Task statement: Your response should be the complete data, transcribed exactly.
···
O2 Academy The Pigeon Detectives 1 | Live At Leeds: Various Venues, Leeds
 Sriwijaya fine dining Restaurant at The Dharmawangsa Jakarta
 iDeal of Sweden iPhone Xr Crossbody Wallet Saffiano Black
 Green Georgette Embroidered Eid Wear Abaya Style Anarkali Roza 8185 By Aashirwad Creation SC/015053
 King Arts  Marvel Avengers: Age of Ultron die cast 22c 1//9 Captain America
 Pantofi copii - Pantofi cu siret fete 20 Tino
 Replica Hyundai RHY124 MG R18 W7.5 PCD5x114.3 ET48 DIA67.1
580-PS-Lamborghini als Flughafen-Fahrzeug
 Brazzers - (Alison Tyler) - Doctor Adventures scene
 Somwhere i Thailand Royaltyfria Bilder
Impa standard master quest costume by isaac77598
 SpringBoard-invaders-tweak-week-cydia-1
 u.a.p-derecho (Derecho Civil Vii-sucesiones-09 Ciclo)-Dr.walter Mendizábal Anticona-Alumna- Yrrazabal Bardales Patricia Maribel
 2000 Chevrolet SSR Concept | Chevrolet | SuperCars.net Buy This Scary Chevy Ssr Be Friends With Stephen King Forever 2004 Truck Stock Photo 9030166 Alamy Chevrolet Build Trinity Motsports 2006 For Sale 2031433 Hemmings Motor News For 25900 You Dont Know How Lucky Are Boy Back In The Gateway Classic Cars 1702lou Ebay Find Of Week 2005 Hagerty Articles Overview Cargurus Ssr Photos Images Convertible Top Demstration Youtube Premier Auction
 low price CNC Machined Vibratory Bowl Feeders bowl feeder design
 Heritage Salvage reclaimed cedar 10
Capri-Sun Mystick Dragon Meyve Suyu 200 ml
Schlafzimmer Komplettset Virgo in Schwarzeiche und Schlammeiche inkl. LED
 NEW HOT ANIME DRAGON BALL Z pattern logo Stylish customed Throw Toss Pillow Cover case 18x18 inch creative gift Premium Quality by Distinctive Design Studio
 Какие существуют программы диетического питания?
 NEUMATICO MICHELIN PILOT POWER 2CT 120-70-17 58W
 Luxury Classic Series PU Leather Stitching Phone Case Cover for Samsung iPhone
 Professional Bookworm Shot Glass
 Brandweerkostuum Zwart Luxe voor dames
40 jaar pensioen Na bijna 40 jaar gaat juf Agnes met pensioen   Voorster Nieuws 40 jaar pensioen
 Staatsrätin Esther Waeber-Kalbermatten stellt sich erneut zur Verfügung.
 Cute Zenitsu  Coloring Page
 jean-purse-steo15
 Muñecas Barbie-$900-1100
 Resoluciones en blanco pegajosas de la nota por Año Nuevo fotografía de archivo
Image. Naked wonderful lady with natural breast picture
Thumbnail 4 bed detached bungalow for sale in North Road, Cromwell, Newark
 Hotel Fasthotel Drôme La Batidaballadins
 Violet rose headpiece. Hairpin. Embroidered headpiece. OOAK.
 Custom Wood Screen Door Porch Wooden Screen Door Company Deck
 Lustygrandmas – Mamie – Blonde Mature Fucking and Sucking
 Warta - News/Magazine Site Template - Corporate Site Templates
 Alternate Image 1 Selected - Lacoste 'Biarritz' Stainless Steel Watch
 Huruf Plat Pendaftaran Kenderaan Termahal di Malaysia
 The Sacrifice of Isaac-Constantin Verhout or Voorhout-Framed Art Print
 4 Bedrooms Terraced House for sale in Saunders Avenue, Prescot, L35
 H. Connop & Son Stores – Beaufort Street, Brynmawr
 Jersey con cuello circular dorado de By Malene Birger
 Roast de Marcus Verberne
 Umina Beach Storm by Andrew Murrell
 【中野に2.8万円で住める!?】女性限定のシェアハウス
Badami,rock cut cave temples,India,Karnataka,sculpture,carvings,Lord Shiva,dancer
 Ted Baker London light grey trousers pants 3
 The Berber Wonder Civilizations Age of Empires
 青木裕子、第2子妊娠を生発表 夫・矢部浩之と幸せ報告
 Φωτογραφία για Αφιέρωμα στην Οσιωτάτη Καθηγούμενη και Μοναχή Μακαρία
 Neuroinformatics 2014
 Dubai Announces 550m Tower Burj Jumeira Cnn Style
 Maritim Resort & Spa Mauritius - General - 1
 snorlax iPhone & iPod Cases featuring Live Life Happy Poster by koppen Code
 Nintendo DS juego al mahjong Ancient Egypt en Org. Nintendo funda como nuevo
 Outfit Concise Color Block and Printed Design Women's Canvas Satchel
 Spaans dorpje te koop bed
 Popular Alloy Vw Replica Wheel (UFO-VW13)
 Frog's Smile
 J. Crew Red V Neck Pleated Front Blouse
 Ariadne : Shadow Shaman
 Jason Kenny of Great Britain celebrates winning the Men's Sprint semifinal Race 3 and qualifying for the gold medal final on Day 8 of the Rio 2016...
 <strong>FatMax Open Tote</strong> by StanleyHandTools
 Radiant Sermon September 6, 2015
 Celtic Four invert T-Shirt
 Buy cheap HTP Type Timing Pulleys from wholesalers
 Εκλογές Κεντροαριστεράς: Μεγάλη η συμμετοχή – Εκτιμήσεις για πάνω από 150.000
···
Output of the task:
O2 Academy The Pigeon Detectives 1 | Live At Leeds: Various Venues, Leeds
 Sriwijaya fine dining Restaurant at The Dharmawangsa Jakarta
 iDeal of Sweden iPhone Xr Crossbody Wallet Saffiano Black
 Green Georgette Embroidered Eid Wear Abaya Style Anarkali Roza 8185 By Aashirwad Creation SC/015053
 King Arts  Marvel Avengers: Age of Ultron die cast 22c 1//9 Captain America
 Pantofi copii - Pantofi cu siret fete 20 Tino
 Replica Hyundai RHY124 MG R18 W7.5 PCD5x114.3 ET48 DIA67.1
580-PS-Lamborghini als Flughafen-Fahrzeug
 Brazzers - (Alison Tyler) - Doctor Adventures scene
 Somwhere i Thailand Royaltyfria Bilder
Impa standard master quest costume by isaac77598
 SpringBoard-invaders-tweak-week-cydia-1
 u.a.p-derecho (Derecho Civil Vii-sucesiones-09 Ciclo)-Dr.walter Mendizábal Anticona-Alumna- Yrrazabal Bardales Patricia Maribel
 2000 Chevrolet SSR Concept | Chevrolet | SuperCars.net Buy This Scary Chevy Ssr Be Friends With Stephen King Forever 2004 Truck Stock Photo 9030166 Alamy Chevrolet Build Trinity Motsports 2006 For Sale 2031433 Hemmings Motor News For 25900 You Dont Know How Lucky Are Boy Back In The Gateway Classic Cars 1702lou Ebay Find Of Week 2005 Hagerty Articles Overview Cargurus Ssr Photos Images Convertible Top Demstration Youtube Premier Auction
 low price CNC Machined Vibratory Bowl Feeders bowl feeder design
 Heritage Salvage reclaimed cedar 10
Capri-Sun Mystick Dragon Meyve Suyu 200 ml
Schlafzimmer Komplettset Virgo in Schwarzeiche und Schlammeiche inkl. LED
 NEW HOT ANIME DRAGON BALL Z pattern logo Stylish customed Throw Toss Pillow Cover case 18x18 inch creative gift Premium Quality by Distinctive Design Studio
 Какие существуют программы диетического питания?
 NEUMATICO MICHELIN PILOT POWER 2CT 120-70-17 58W
 Luxury Classic Series PU Leather Stitching Phone Case Cover for Samsung iPhone
 Professional Bookworm Shot Glass
 Brandweerkostuum Zwart Luxe voor dames
40 jaar pensioen Na bijna 40 jaar gaat juf Agnes met pensioen   Voorster Nieuws 40 jaar pensioen
 Staatsrätin Esther Waeber-Kalbermatten stellt sich erneut zur Verfügung.
 Cute Zenitsu  Coloring Page
 jean-purse-steo15
 Muñecas Barbie-$900-1100
 Resoluciones en blanco pegajosas de la nota por Año Nuevo fotografía de archivo
Image. Naked wonderful lady with natural breast picture
Thumbnail 4 bed detached bungalow for sale in North Road, Cromwell, Newark
 Hotel Fasthotel Drôme La Batidaballadins
 Violet rose headpiece. Hairpin. Embroidered headpiece. OOAK.
 Custom Wood Screen Door Porch Wooden Screen Door Company Deck
 Lustygrandmas – Mamie – Blonde Mature Fucking and Sucking
 Warta - News/Magazine Site Template - Corporate Site Templates
 Alternate Image 1 Selected - Lacoste 'Biarritz' Stainless Steel Watch
 Huruf Plat Pendaftaran Kenderaan Termahal di Malaysia
 The Sacrifice of Isaac-Constantin Verhout or Voorhout-Framed Art Print
 4 Bedrooms Terraced House for sale in Saunders Avenue, Prescot, L35
 H. Connop & Son Stores – Beaufort Street, Brynmawr
 Jersey con cuello circular dorado de By Malene Birger
 Roast de Marcus Verberne
 Umina Beach Storm by Andrew Murrell
 【中野に2.8万円で住める!?】女性限定のシェアハウス
Badami,rock cut cave temples,India,Karnataka,sculpture,carvings,Lord Shiva,dancer
 Ted Baker London light grey trousers pants 3
 The Berber Wonder Civilizations Age of Empires
 青木裕子、第2子妊娠を生発表 夫・矢部浩之と幸せ報告
 Φωτογραφία για Αφιέρωμα στην Οσιωτάτη Καθηγούμενη και Μοναχή Μακαρία
 Neuroinformatics 2014
 Dubai Announces 550m Tower Burj Jumeira Cnn Style
 Maritim Resort & Spa Mauritius - General - 1
 snorlax iPhone & iPod Cases featuring Live Life Happy Poster by koppen Code
 Nintendo DS juego al mahjong Ancient Egypt en Org. Nintendo funda como nuevo
 Outfit Concise Color Block and Printed Design Women's Canvas Satchel
 Spaans dorpje te koop bed
 Popular Alloy Vw Replica Wheel (UFO-VW13)
 Frog's Smile
 J. Crew Red V Neck Pleated Front Blouse
 Ariadne : Shadow Shaman
 Jason Kenny of Great Britain celebrates winning the Men's Sprint semifinal Race 3 and qualifying for the gold medal final on Day 8 of the Rio 2016...
 <strong>FatMax Open Tote</strong> by StanleyHandTools
 Radiant Sermon September 6, 2015
 Celtic Four invert T-Shirt
 Buy cheap HTP Type Timing Pulleys from wholesalers
 Εκλογές Κεντροαριστεράς: Μεγάλη η συμμετοχή – Εκτιμήσεις για πάνω από 150.000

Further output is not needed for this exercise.